• REQUIRED ACTIONS:
1. In the news report below on Kenya's asset freeze, shorten the paragraph beginning "The announcement came as" into a brief bulleted list that keeps its main facts.
2. Write a continuation of the news report below on Kenya freezing the assets of suspected al-Shabab funders, starting after its last sentence.

• SELECTED TEXT:

-- Opening Marker --

Kenya has frozen the assets of nine people it accused of funding Somalia’s militant group al-Shabab.
The interior ministry said the move was part of its renewed counter-terrorism efforts aimed at tackling “domestic terrorists”.
In a statement, Internal Security Minister Fred Matiang’i said the freezing of assets of the nine Kenyans would ensure they no longer financed al-Shabab group “within our borders”.
He also warned that the group was recruiting, radicalising and planting operatives among civilians “to advance their agenda of extremism and terrorism”.
The announcement came as Kenya’s President Uhuru Kenyatta told world leaders that the Covid-19 pandemic had heightened potential for terrorist acts, worsened the refugee crisis and led to the proliferation of small arms and light weapons in the Horn of Africa region.

-- Closing Marker --

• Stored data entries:

-- Opening Marker --

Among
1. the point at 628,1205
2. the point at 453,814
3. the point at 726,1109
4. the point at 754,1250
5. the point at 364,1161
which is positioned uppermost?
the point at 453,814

-- Closing Marker --
-- Opening Marker --

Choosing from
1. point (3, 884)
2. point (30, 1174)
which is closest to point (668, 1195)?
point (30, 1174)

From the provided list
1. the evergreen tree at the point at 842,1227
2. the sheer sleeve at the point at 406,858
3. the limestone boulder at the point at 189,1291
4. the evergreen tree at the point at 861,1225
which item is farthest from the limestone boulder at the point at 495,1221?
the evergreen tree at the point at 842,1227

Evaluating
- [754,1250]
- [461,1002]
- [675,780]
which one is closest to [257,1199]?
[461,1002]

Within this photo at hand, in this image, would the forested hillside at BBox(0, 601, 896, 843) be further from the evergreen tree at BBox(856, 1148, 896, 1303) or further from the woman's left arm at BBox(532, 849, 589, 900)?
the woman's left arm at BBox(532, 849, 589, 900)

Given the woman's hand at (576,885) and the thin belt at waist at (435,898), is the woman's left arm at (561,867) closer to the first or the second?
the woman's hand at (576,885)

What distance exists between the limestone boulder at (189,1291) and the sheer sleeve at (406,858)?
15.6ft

-- Closing Marker --
-- Opening Marker --

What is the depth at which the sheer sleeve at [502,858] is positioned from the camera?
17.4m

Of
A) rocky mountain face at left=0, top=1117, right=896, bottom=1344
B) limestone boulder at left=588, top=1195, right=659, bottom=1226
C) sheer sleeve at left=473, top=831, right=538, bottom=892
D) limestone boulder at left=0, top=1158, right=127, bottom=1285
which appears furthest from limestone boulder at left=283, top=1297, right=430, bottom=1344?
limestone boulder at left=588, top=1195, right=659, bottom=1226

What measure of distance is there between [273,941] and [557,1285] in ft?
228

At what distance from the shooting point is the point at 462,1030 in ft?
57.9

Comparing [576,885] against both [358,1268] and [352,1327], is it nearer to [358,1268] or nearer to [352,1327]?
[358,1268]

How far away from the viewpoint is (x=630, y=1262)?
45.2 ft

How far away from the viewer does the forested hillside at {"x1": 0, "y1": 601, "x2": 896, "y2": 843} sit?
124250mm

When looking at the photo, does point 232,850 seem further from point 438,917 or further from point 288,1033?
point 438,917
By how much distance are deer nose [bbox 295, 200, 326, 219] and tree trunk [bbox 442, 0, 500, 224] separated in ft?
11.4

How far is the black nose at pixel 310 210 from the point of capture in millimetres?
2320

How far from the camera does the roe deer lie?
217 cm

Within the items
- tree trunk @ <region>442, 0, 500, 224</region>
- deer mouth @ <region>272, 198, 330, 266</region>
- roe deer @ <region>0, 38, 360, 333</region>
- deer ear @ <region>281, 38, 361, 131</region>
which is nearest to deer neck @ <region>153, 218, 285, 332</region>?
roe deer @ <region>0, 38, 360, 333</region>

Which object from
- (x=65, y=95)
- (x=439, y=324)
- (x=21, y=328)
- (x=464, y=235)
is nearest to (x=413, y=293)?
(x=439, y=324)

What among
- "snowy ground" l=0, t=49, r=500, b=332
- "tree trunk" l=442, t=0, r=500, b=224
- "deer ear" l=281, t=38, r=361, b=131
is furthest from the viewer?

-- Closing Marker --

• RESULTS OF THE TASKS:
1.
At the time of the announcement, President Uhuru Kenyatta told world leaders that the Covid-19 pandemic had:
- heightened the potential for terrorist acts
- worsened the refugee crisis
- led to the proliferation of small arms and light weapons in the Horn of Africa region

2.
Kenya has faced a number of attacks from al-Shabab since deploying its troops to Somalia in 2011 to combat the group.
Kenyatta was speaking in a virtual meeting of the Aqaba Process on Covid-19 convened by King Abdullah II of Jordan that was also attended by Canadian Prime Minister Justin Trudeau, President Rodrigo Duterte of the Philippines and UN Secretary General Antonio Guterres to discuss the Covid-19 pandemic and global security.